The other day, I was waiting for my wife to arrive home from a shopping trip. She had our infant daughter with her, lying comfortably in the bicycle trailer. A ton of groceries were stored in the saddlebags hanging from the bike. In total, she carried and pulled around 35 kilograms with her electric bike without breaking into a sweat. With her bike and this setup, she hops from one store to the other, using the shops downtown instead of driving to the shopping malls on the outskirts of the city by car.
As I was waiting for her, I looked at the “find my” app and realized that she was still at the stores, so I contacted her via the Apple Walkie-Talkie app to ask if I should pick up our son from Kindergarten or wait for her. Using her Apple watch, she told me it wouldn’t take long.

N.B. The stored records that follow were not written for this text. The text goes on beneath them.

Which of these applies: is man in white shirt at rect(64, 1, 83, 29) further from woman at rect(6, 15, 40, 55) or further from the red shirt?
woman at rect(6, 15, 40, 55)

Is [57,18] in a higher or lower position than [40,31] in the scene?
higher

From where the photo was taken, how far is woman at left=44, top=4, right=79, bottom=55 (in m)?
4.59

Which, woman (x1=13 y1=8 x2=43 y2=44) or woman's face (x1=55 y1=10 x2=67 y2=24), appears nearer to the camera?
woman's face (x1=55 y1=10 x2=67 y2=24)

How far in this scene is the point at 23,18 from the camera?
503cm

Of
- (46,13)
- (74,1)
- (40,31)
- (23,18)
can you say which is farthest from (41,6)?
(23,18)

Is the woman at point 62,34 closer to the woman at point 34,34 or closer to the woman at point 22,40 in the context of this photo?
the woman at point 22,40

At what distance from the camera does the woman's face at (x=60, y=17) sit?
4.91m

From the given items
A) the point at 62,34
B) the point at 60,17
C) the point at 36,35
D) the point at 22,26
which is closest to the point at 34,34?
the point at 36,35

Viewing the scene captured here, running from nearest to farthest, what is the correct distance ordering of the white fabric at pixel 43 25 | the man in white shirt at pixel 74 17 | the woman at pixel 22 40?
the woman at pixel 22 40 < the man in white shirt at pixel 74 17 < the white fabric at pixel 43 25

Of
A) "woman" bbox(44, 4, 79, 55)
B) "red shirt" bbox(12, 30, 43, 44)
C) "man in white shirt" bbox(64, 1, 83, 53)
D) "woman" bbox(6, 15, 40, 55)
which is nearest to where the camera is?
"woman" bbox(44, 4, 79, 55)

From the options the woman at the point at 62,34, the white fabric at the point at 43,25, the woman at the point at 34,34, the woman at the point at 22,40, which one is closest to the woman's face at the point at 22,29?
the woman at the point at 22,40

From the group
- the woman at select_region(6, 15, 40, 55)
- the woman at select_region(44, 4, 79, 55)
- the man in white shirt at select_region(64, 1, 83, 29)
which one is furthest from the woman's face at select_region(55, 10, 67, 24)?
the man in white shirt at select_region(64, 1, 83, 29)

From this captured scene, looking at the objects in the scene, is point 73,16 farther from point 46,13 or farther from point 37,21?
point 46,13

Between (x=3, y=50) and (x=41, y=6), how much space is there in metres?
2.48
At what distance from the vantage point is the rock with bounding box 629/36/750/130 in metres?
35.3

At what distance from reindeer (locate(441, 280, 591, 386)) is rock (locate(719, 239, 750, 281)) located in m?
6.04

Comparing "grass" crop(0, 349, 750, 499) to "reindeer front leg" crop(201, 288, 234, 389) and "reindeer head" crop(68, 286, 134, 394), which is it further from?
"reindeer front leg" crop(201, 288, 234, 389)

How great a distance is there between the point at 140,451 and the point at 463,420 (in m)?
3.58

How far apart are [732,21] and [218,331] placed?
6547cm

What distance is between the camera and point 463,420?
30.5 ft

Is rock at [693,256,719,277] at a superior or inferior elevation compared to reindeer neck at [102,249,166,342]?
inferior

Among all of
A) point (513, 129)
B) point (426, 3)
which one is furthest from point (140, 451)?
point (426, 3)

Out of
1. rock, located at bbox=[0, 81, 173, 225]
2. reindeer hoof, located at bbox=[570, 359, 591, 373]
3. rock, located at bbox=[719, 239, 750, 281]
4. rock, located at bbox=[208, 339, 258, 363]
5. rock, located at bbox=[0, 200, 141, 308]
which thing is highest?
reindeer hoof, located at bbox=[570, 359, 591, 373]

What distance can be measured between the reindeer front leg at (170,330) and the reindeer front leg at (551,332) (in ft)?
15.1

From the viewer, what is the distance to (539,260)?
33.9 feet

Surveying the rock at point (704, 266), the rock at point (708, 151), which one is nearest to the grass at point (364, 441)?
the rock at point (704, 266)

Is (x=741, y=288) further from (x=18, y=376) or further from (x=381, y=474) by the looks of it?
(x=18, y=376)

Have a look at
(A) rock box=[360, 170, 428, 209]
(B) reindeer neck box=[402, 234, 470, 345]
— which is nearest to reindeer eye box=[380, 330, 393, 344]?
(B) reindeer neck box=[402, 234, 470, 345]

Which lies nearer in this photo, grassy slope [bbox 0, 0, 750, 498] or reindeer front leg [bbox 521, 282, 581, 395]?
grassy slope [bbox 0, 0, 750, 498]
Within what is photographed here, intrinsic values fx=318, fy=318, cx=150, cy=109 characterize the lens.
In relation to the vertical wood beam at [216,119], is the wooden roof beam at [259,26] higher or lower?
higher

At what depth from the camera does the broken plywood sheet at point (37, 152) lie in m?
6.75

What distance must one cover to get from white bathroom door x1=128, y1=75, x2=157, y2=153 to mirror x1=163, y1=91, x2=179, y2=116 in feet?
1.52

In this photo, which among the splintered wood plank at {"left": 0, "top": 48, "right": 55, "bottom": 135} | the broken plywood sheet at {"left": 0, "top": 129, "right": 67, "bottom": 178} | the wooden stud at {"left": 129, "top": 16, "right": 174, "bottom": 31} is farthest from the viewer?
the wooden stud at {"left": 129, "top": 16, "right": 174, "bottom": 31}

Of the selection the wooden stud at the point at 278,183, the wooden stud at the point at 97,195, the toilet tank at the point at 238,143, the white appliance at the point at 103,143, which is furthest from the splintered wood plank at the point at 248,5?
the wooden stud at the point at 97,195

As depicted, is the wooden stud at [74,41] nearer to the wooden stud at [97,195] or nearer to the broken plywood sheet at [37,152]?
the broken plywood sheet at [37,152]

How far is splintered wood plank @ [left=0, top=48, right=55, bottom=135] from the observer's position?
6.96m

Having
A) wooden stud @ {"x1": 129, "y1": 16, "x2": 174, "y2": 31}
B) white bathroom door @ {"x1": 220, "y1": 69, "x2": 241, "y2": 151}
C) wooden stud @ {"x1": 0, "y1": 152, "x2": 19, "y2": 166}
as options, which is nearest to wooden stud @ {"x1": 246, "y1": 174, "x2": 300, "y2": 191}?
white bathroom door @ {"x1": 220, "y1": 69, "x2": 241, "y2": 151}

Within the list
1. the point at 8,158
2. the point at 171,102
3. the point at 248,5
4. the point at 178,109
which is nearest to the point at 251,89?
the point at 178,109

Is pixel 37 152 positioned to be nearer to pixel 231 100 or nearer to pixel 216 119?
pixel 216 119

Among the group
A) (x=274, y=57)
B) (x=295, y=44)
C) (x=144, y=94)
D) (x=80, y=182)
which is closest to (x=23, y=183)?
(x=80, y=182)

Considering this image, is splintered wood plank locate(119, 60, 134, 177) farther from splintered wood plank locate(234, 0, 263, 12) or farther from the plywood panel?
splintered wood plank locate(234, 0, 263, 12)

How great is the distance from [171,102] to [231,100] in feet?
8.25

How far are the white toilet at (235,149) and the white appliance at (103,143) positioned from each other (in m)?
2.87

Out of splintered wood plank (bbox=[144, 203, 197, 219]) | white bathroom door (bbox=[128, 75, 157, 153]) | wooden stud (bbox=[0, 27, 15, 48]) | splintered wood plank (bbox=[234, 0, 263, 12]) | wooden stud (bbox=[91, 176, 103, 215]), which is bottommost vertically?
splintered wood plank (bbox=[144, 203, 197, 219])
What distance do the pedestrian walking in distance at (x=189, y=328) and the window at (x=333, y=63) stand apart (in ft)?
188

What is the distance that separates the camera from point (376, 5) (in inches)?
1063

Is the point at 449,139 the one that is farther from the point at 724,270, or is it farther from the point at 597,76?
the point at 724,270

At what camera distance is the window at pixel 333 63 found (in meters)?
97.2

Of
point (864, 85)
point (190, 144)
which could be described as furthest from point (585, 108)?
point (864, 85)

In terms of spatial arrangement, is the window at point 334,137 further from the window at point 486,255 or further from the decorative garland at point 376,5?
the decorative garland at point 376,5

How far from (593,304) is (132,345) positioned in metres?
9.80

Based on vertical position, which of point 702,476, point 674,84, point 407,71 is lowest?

Using the time and cleaning the kitchen, I watched her position on my phone. Suddenly I realized the indicator didn’t move anymore and stopped at a roundabout. I watched a minute, it didn’t move. As I was just about to contact her with the Walkie-Talkie app again to ask if everything is alright, she continued moving.
In fact, she had an accident, crashing to the ground. Thanks to the trailer, which stayed upright, the baby was safe. Luckily, the fall ended on the arms without endangering the head. The Hövding helmet activated and covered the head on top, both sides and the back, including the neck, in a pillow-like airbag. While recovering from the crash, my wife noticed her Apple Watch displayed an emergency message, asking her if everything was alright because the device detected the crash. Not reacting to this message would have caused an automatic call directly to the medical emergency service. My wife canceled that call because she was alright.
As she arrived home safely, I realized how different today’s bike-riding is from using a bicycle a couple of years ago. Bikes aren’t just a steel frame and some rubber any more. We are navigating and communicating via satellites, using more computing power on our wrists than was used to send a rocket to the moon. We use the strongest engines to propel us forward, leveraging one of the highest energy densities available to humankind via modern batteries. High-tech materials don’t just keep us warm and dry so that we can drive in heavy rain, they also protect us in emergencies.
For me, all of this is the new transportation solution the world needs. This little story doesn’t factor in folding bikes in combination with trains and buses, cargo bikes and heavy-duty trailers with electric motors and what else is to come. For a majority of use cases, we already have everything we need to make a huge positive difference to the climate, people’s health and better cities.